If heads themselves walk out, guidance states that those on strike should delegate their duties to another leader.

If a whole leadership team walks out, governors or academy trusts can ask another staff member – “for example a senior teacher or a retired headteacher employed by the school” – to carry out the head’s duties.

The guidance also does not currently take account of recent developments, such as the Oak National Academy and other online resources, or the Covid-era approach of restricting attendance to vulnerable pupils and the children of keyworkers.

It is understood that new guidance for school leaders will be published shortly.

Trusts consider Covid-style protocols for vulnerable

Academy trusts are already drawing up their own contingency plans, some based on pandemic approaches.

Paul Smith, CEO of The White Horse Federation, said that, while his trust “absolutely respects the right of teachers and leaders to strike”, it must “balance this with our responsibilities to our whole school community, especially to those who are most vulnerable.

“For this reason, we are looking at introducing Covid-like arrangements so that the most vulnerable students have a safe and warm place they can come to during any industrial action.”

Cathie Paine, CEO of REAch2 Academy Trust, said the chain had “already incorporated remote teaching as part of our core offer for children who, for whatever reason, are unable to come into school as this helps ensure continuity with their learning.

“However, there are challenges with this for our youngest children, and we acknowledge that any remote solution would depend on support from pupils’ families.”

Agencies say they won’t provide strike cover

Despite last year’s law change on the use of agency workers the potential for strike action in the coming weeks does not yet seem to have resulted in an uptick in enquiries to supply agencies. Niall Bradley, chair of the National Supply Teachers Network, said his members had not reported enquiries relating to strike action.

“There were a number of comments about people never crossing picket lines, which just echoes the poll we did last summer when 95 per cent of respondents said they wouldn’t cover during a strike day.”

Marios Georgiou, chair of Step Teachers, said demand was “still high but it could simply be a continuation of the large amount of flu/sickness that we have experienced.

“Irrespective of the path taken by the government, as a former teacher and an advocate for better pay and conditions for teachers and school support staff, I would not be prepared to underline these efforts. Similarly, I would also expect our agency staff to show solidarity with their colleagues.”
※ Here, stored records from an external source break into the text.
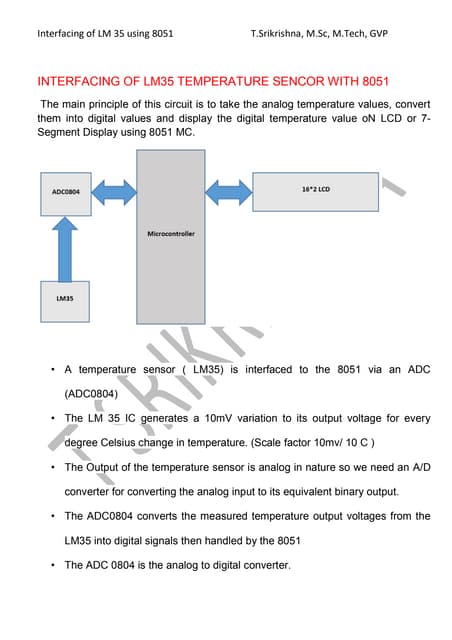 interfacing of temperature sensor LM 35 with 8051.pdf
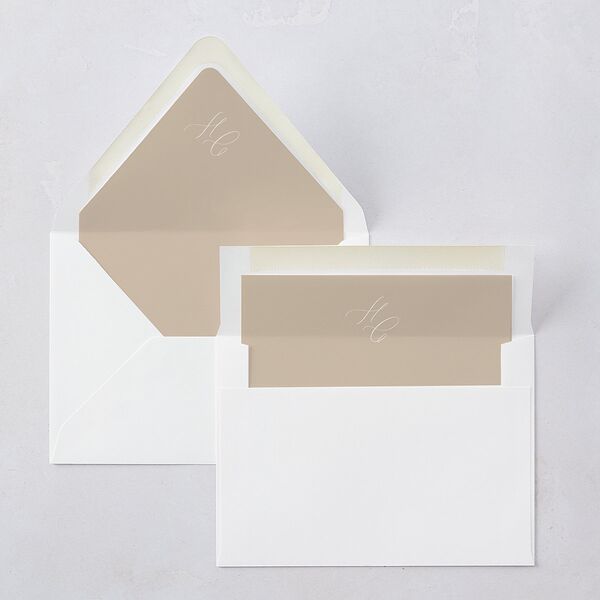 Luxury Floral Archway Euro Envelope Liners Dijon Luxe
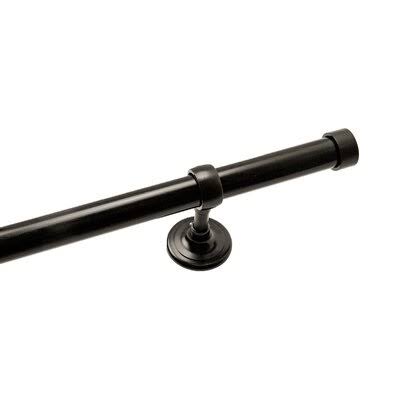 Metal Endcap Rod Set with Non-Telescopic Pole and Modern Brackets N93934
Gavin Beart, divisional managing director for education at Reed, said his organisation would “not provide a direct replacement for someone on official strike action”.

Minister: ‘We must also protect livelihoods’

The High Court recently granted permission for a legal challenge from unions including NASUWT and the NEU against last year’s law change to allow agency staff to break strikes.

Labour leader Sir Keir Starmer has already said he would repeal the new minimum safety level proposals if he wins the next election.

The Trades Union Congress said the move was “wrong, unworkable and almost certainly illegal”.

Paul Whiteman
Paul Whiteman

NAHT general secretary Paul Whiteman, said the proposals “seem misconceived and destined for failure”.

ASCL general secretary Geoff Barton said the “threat of imposing minimum service agreements is just anti-union sabre-rattling and hardly conducive to cordial industrial relations”. But business secretary Grant Shapps said that as well as protecting the freedom to strike, the government “must also protect life and livelihoods”.

Ministers have also said that they want to discuss pay evidence, workload and conditions in the public sector with unions ahead of evidence being submitted to the independent pay review bodies.

The government claims these conversations will help to ensure evidence is “as considered and informed as possible, including reflecting areas of common ground”.

But they also said that inflation-matching pay rises would make “the fight against inflation more challenging” and risk increasing people’s mortgages.